Although Pierre had resolved that he would not reply or argue, he had allowed a gesture of protest to escape him on hearing this furious attack upon the man whom he most respected in the whole world. However, he yielded to Cardinal Boccanera’s injunction and again bowed.
“I cannot sufficiently express my horror,” the Cardinal roughly continued; “yes, my horror for all that hollow dream of a new religion! That appeal to the most hideous passions which stir up the poor against the rich, by promising them I know not what division of wealth, what community of possession which is nowadays impossible! That base flattery shown to the lower orders to whom equality and justice are promised but never given, for these can come from God alone, it is only He who can finally make them reign on the day appointed by His almighty power! And there is even that interested charity which people abuse of to rail against Heaven itself and accuse it of iniquity and indifference, that lackadaisical weakening charity and compassion, unworthy of strong firm hearts, for it is as if human suffering were not necessary for salvation, as if we did not become more pure, greater and nearer to the supreme happiness, the more and more we suffer!”

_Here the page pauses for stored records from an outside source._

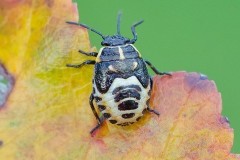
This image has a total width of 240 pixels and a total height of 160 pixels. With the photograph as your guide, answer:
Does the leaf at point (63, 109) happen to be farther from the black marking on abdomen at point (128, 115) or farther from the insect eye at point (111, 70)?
the insect eye at point (111, 70)

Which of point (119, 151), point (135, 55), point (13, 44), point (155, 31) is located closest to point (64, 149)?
point (119, 151)

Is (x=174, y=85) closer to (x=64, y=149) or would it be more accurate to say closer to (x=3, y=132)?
(x=64, y=149)

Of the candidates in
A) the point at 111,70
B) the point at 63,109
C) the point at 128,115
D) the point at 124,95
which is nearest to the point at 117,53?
the point at 111,70

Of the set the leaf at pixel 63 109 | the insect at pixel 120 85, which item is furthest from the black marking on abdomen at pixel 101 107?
the leaf at pixel 63 109

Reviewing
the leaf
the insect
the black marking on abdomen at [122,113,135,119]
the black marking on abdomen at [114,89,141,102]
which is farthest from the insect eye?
the leaf

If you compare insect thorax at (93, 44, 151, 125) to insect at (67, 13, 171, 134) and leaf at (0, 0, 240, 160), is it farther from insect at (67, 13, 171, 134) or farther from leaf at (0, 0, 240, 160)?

He was growing excited, full of anguish, and superb. It was his bereavement, his heart wound, which thus exasperated him, the great blow which had felled him for a moment, but against which he again rose erect, defying grief, and stubborn in his stoic belief in an omnipotent God, who was the master of mankind, and reserved felicity to those whom He selected. Again, however, he made an effort to calm himself, and resumed in a more gentle voice: “At all events the fold is always open, my dear son, and here you are back in it since you have repented. You cannot imagine how happy it makes me.”
In his turn Pierre strove to show himself conciliatory in order that he might not further ulcerate that violent, grief-stricken soul: “Your Eminence,” said he, “may be sure that I shall endeavour to remember every one of the kind words which your Eminence has spoken to me, in the same way as I shall remember the fatherly greeting of his Holiness Leo XIII.”
This sentence seemed to throw Boccanera into agitation again. At first only murmured, restrained words came from him, as if he were struggling against a desire to question the young priest. “Ah yes! you saw his Holiness, you spoke to him, and he told you I suppose, as he tells all the foreigners who go to pay their respects to him, that he desires conciliation and peace. For my part I now only see him when it is absolutely necessary; for more than a year I have not been received in private audience.”